Who Was Great Grandma Callin?

Elizabeth Simon was born in Pennsylvania in November of 1780. The colonies were three years away from winning independence from Great Britain. It was a leap year.

When she was 21, in 1801, Elizabeth married John Callin, a son of a Revolutionary War solider named James Callin. Thomas Jefferson won election as the third U.S. President and succeeded John Adams.

15 years later, in 1816, John moved the family from Pennsylvania to Ohio, where he "settled on 60 acres of his brother James' farm who gave him a life lease of it." John and Elizabeth had 7 children by this point, and one on the way - a boy they would name Hugh, possibly to honor the Hugh Callen who later founded Callensburg, Pennsylvania in what is now Clarion county. James Monroe won election as the 5th President of the United States that year; it was also a leap year.

After 19 years on the farm in Milton township, Ohio, John died of tuberculosis in 1835. In January, the first assassination attempt against a U.S. President failed, and Andrew Jackson remained the 7th U.S. President. Mark Twain was born on 30 November of that year.

In 1860 a widowed and elderly Elizabeth lived with her daughter, Eliza Ferguson, in Auburn, Indiana. It was another leap year. Abraham Lincoln won the Presidency that November, and the following April saw the beginnings of a War that threatened to end a country that was three years younger than Elizabeth herself. She watched many grandsons and grandnephews leave to fight that War, and she died before it was over.

Elizabeth Callin died in Auburn, Indiana in November of 1864. The Union was half a year away from winning surrender from the Confederate states. Would you believe it was a leap year, too?

When you have so little information about a person, it helps to look at what went on around them. To see events that they saw, and think about how they might have felt about those events. We see wars that must have seemed endless and hopeless end; we see Presidents run for election; we are shocked by attempted assassinations, and dismayed by the brutality of politics. We see things built and things torn down. We see people die and people born.

We know as much as we do about Elizabeth because her name is recorded in the Callin Family History, and because she appears in that 1860 Census. Those two documents told us or confirmed every fact about Elizabeth that you see here - but there is so much we don't know.

We don't know where in Pennsylvania she was born, or who her parents were. We don't know where she went after John died in 1835; I haven't found her in the 1840 or 1850 Census records, so I don't know: was she in Ohio when her daughter Margret returned from Iowa, widowed and with two small sons? Did she follow her daughter Eliza when she and her husband, John Ferguson, moved to Indiana?

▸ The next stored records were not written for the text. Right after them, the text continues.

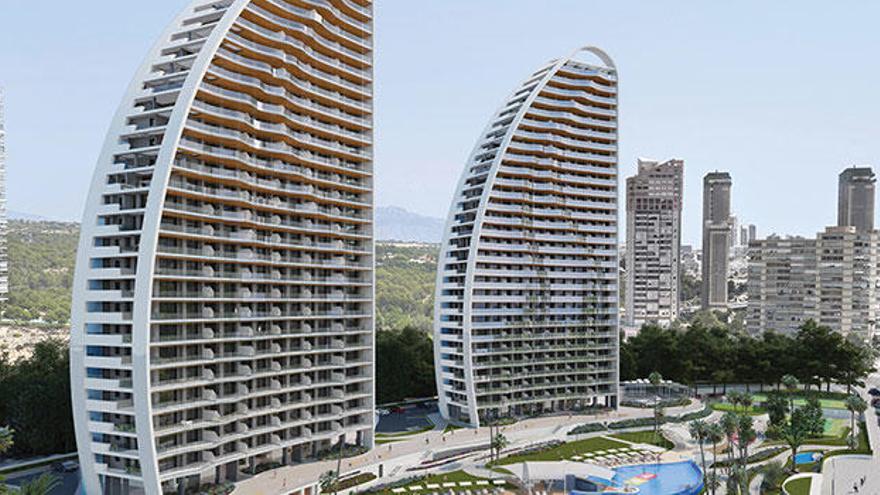 Las dos grandes torres de diseño se alzan avistando la playa de Poniente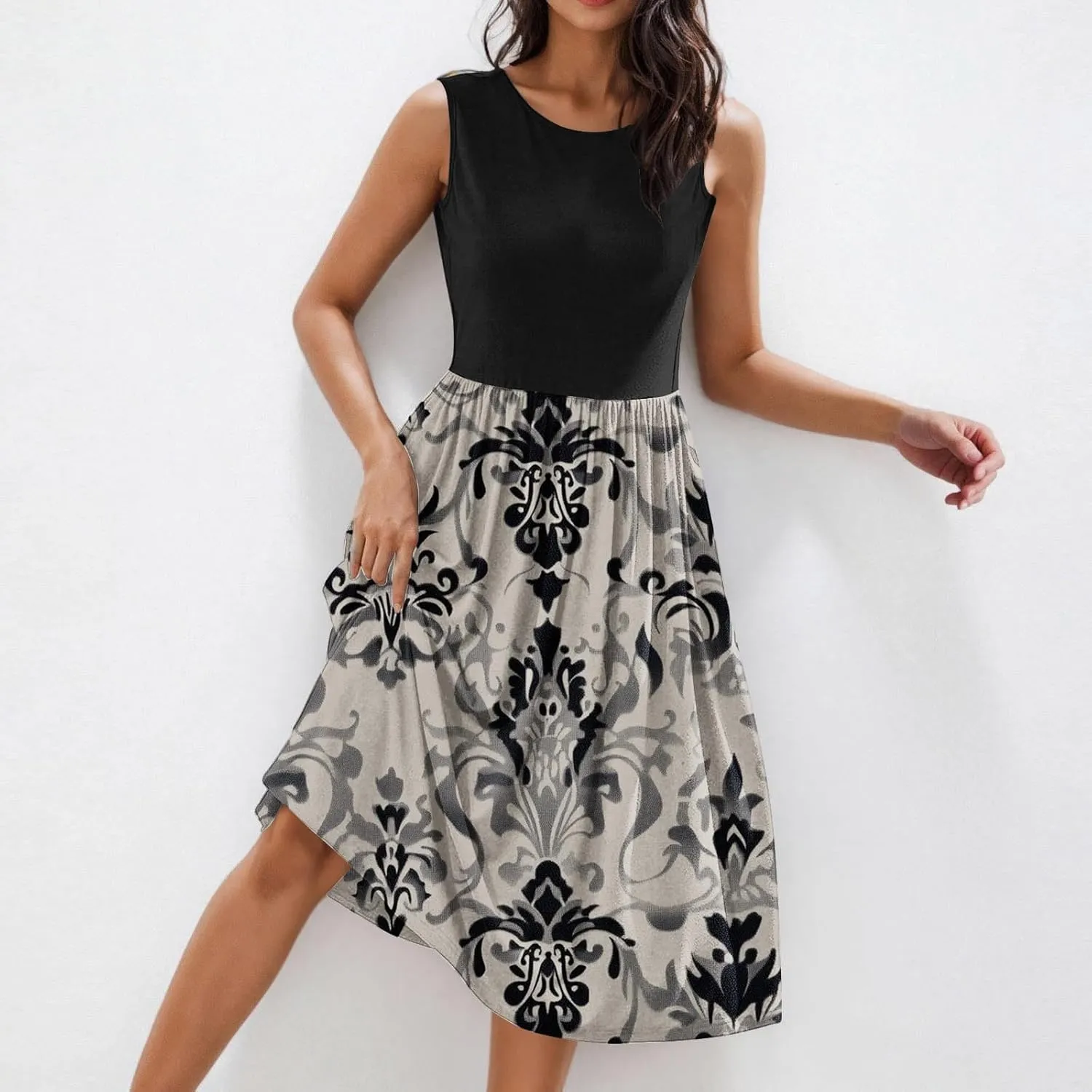 Women's Summer Tank Midi Dress with Pockets, Sleeveless A-Line Sun Dresses Casual T-Shirt Dress Flowy Beach Sundress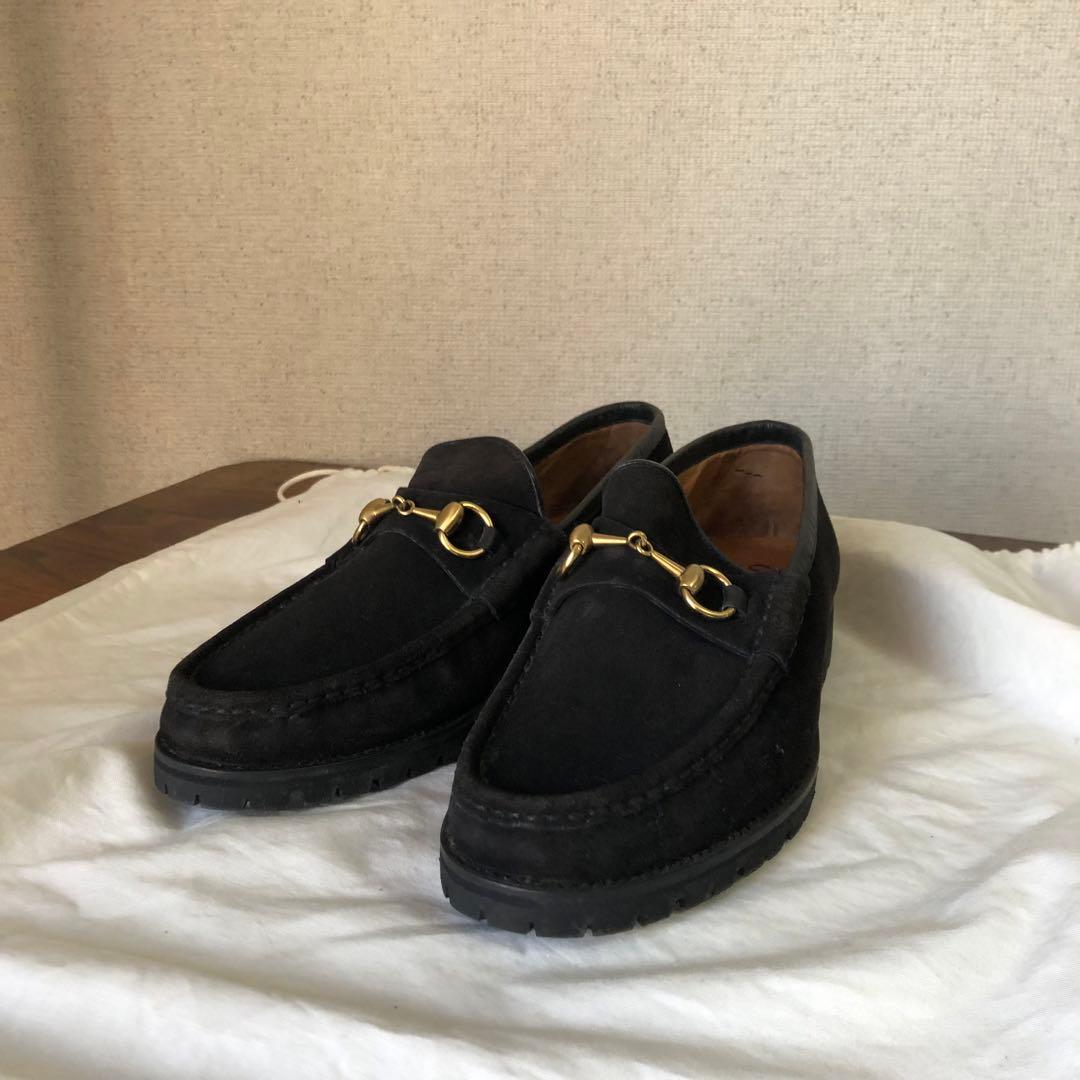GUCCI グッチ ホースビット スエード ローファー ブラック 43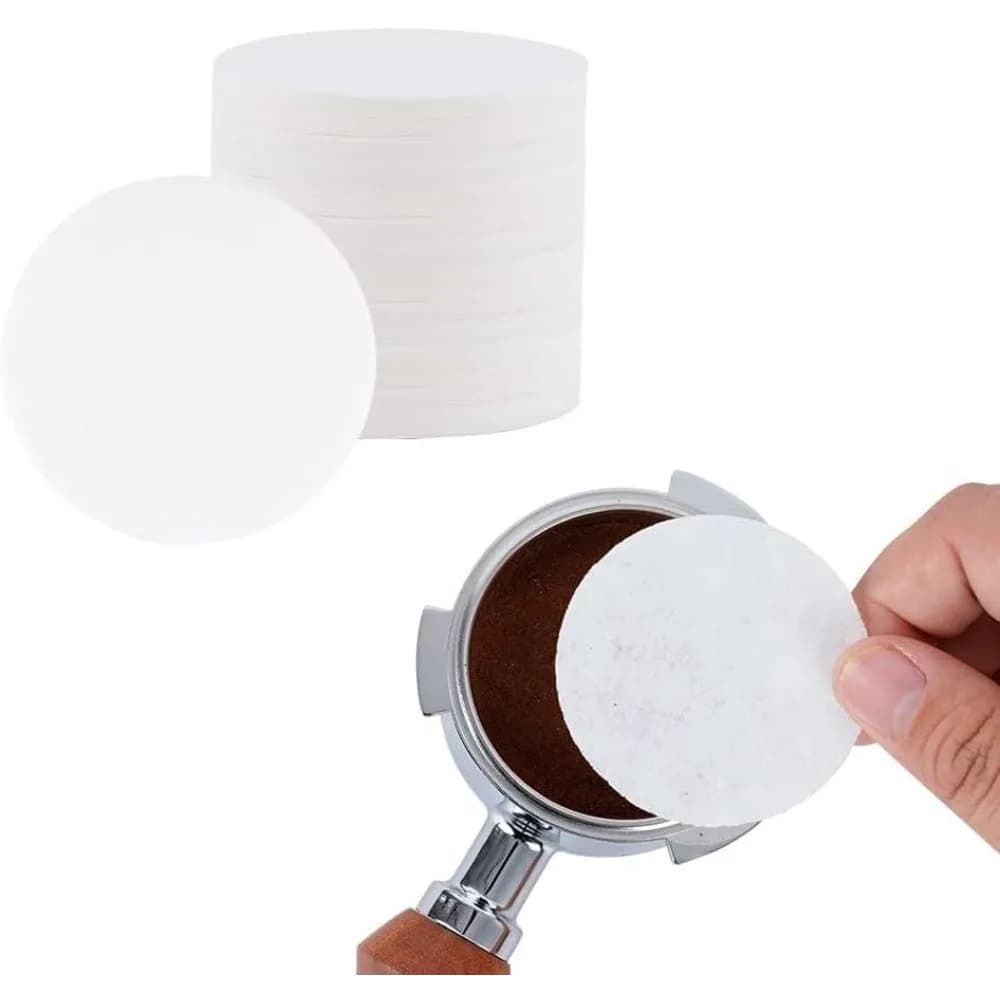 Unbleached 51mm Espresso Paper Filters 100 Pack Natural Brown Coffee Filter Papers Compatible with Espresso Machines Portafilter Baskets and Coffee Makers Reusable Eco Friendly Disposable Filters for Perfect Extraction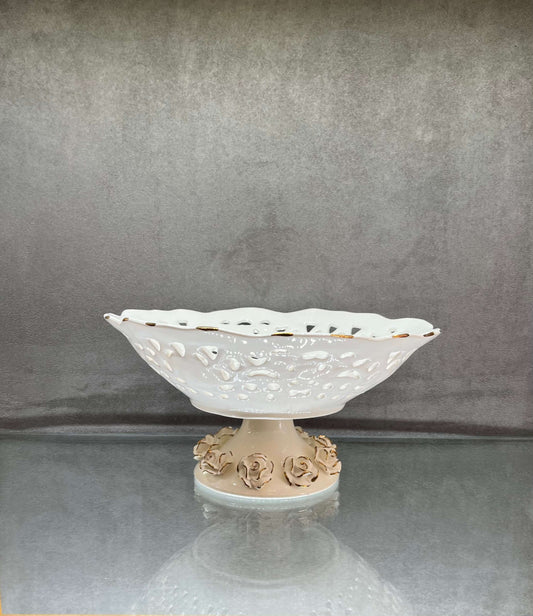 White Rose Pedestal Bowl - HighTouch 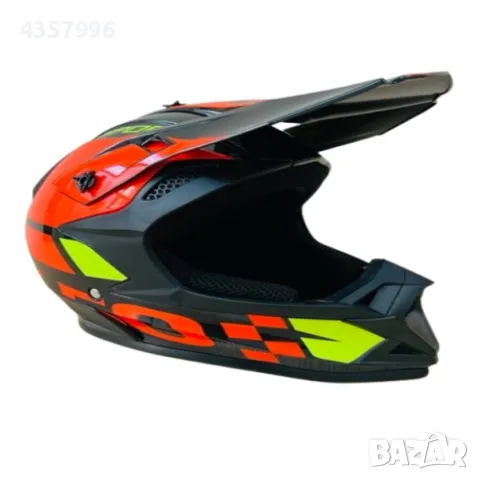 Кросова каска, За мотор, Велосипед, S, M и L размер, Черно с оранжево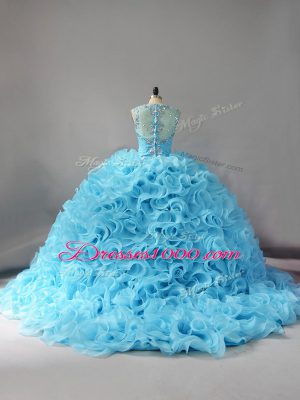 Enchanting Straps Sleeveless Court Train Zipper Vestidos de Quinceanera Baby Blue Fabric With Rolling Flowers
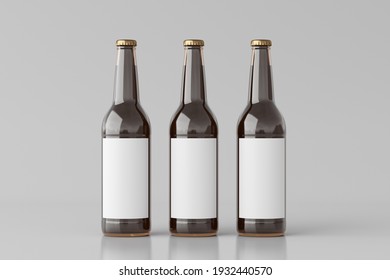 Three beer bottles 500ml mock up with blank label on white background. Front view. 3d illustration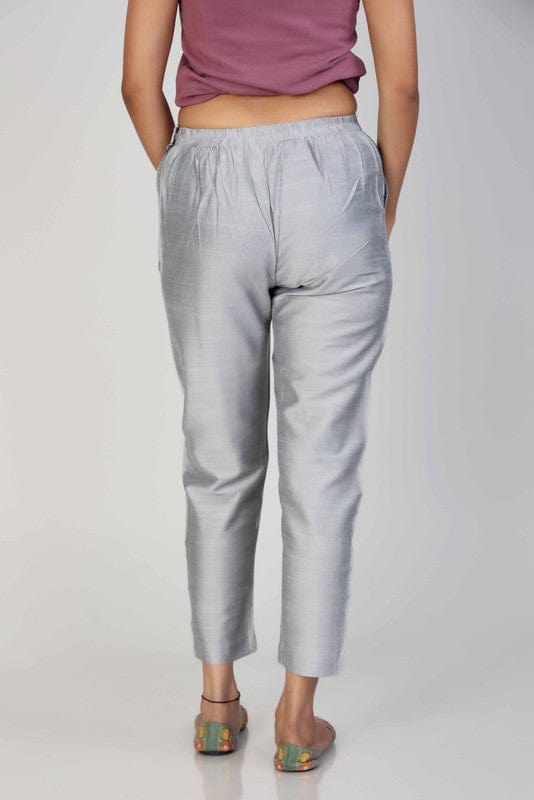 Silver Cotton Solid Regular Ankle Length Pants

We do know that she and John were married in 1801, and that their son John was born in 1802. They had a child every even numbered year that they lived in Pennsylvania - John (1802), George (1804), Ann (1806), and Sarah (1808). We know from the stories about the Brothers Callin that this group moved to Milton township, Ohio, in 1816, following John's brother who moved in 1810. After 1810, the couple had a child in each odd-numbered year: Eliza (1811), William (1813), James (1815), Hugh (1817), and Margret (1819). (Margret's story was posted last week.)

We know that they lost their son, John, in 1825, but we don't know what caused his death.

There is a great deal I would love to learn about Elizabeth Simon Callin. I hold out some hope that somewhere in America, there is a box full of old papers that has letters to or from her children in Ohio and Illinois, or to her family back in Pennsylvania.

But until something like that surfaces, this is the best we can understand from two documents.